- Action item
Copy out word for word the part of the material that opens with the line containing "50 st jul-klistermärken, God" and closes with the line containing "SKLUM Chaise en", including both of those lines. Omit the picture markers from your answer.

- Source records
=== Section Start ===
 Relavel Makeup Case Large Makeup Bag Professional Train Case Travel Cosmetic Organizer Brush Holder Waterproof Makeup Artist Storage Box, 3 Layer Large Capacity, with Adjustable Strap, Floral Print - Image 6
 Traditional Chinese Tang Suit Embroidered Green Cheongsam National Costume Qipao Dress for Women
=== Section End ===
=== Section Start ===
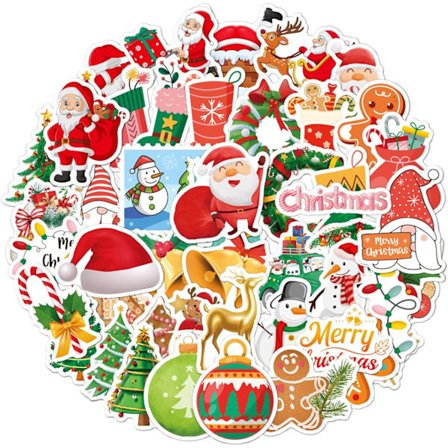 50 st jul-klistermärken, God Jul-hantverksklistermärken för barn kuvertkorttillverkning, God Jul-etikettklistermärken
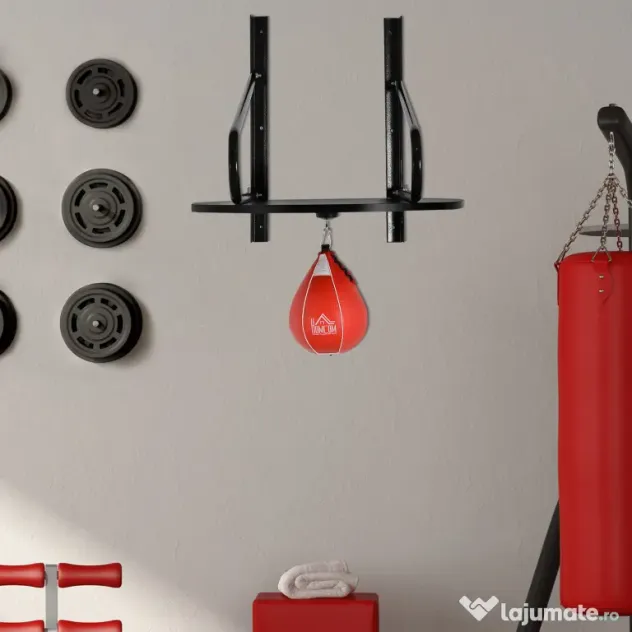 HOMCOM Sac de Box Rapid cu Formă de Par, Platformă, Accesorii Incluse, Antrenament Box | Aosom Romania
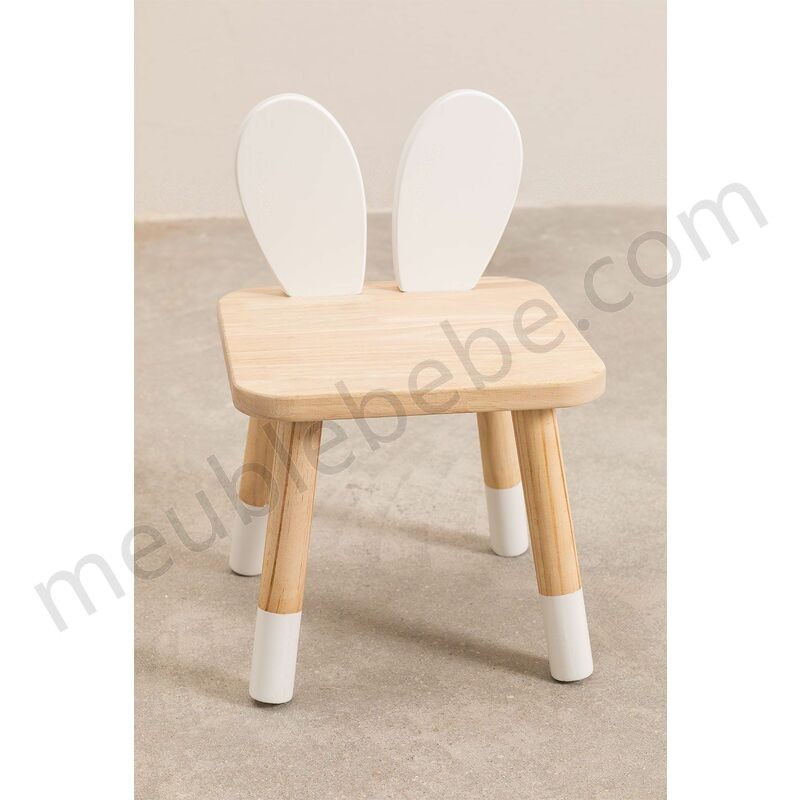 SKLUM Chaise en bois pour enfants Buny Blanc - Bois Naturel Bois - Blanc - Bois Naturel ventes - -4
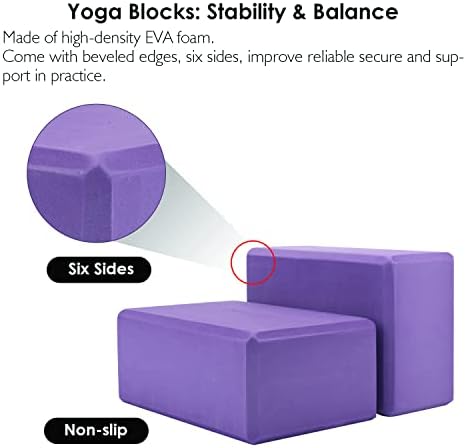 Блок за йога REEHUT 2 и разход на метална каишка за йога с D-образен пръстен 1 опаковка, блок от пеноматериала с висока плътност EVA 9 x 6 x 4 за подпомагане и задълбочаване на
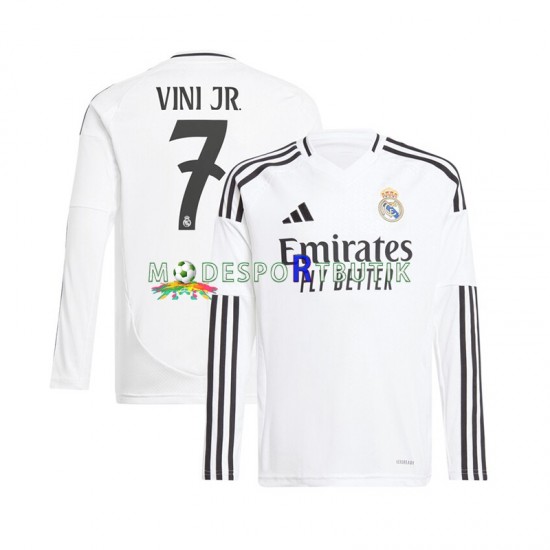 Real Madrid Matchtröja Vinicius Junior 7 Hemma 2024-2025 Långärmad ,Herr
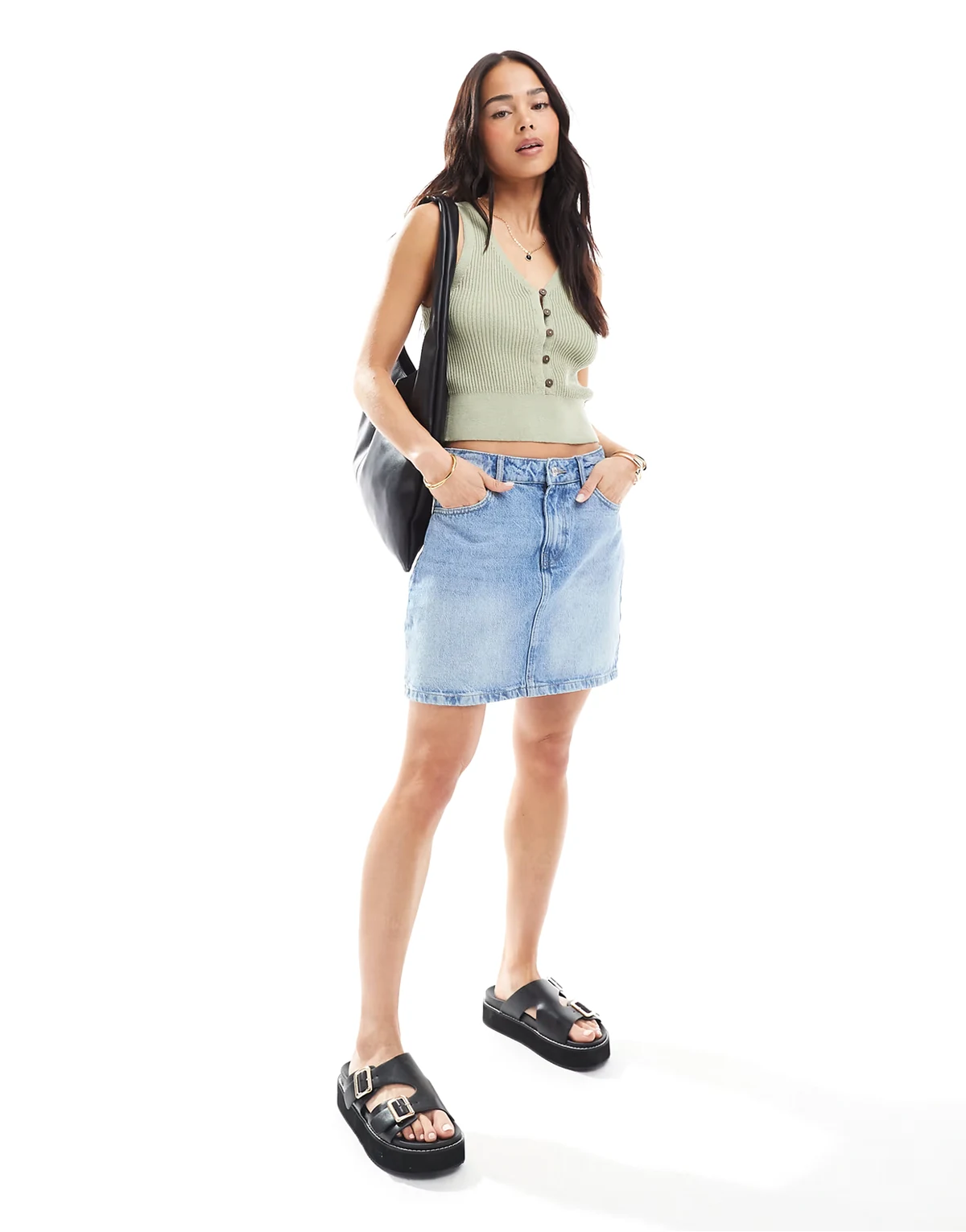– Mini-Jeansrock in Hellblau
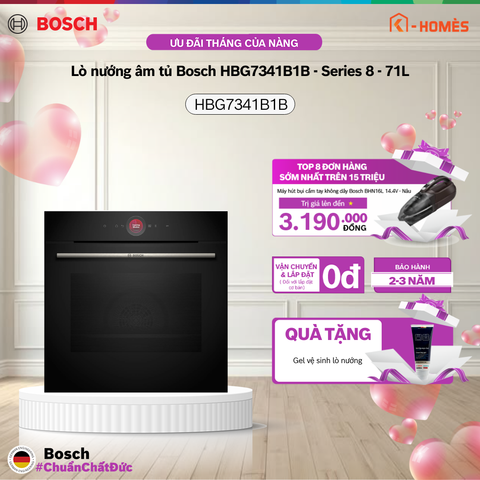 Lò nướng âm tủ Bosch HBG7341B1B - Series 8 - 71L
=== Section End ===
=== Section Start ===
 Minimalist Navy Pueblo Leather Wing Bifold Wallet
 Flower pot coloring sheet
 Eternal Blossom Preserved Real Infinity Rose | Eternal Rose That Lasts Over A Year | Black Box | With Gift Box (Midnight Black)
=== Section End ===
- Response to the exercise
 50 st jul-klistermärken, God Jul-hantverksklistermärken för barn kuvertkorttillverkning, God Jul-etikettklistermärken
 HOMCOM Sac de Box Rapid cu Formă de Par, Platformă, Accesorii Incluse, Antrenament Box | Aosom Romania
 SKLUM Chaise en bois pour enfants Buny Blanc - Bois Naturel Bois - Blanc - Bois Naturel ventes - -4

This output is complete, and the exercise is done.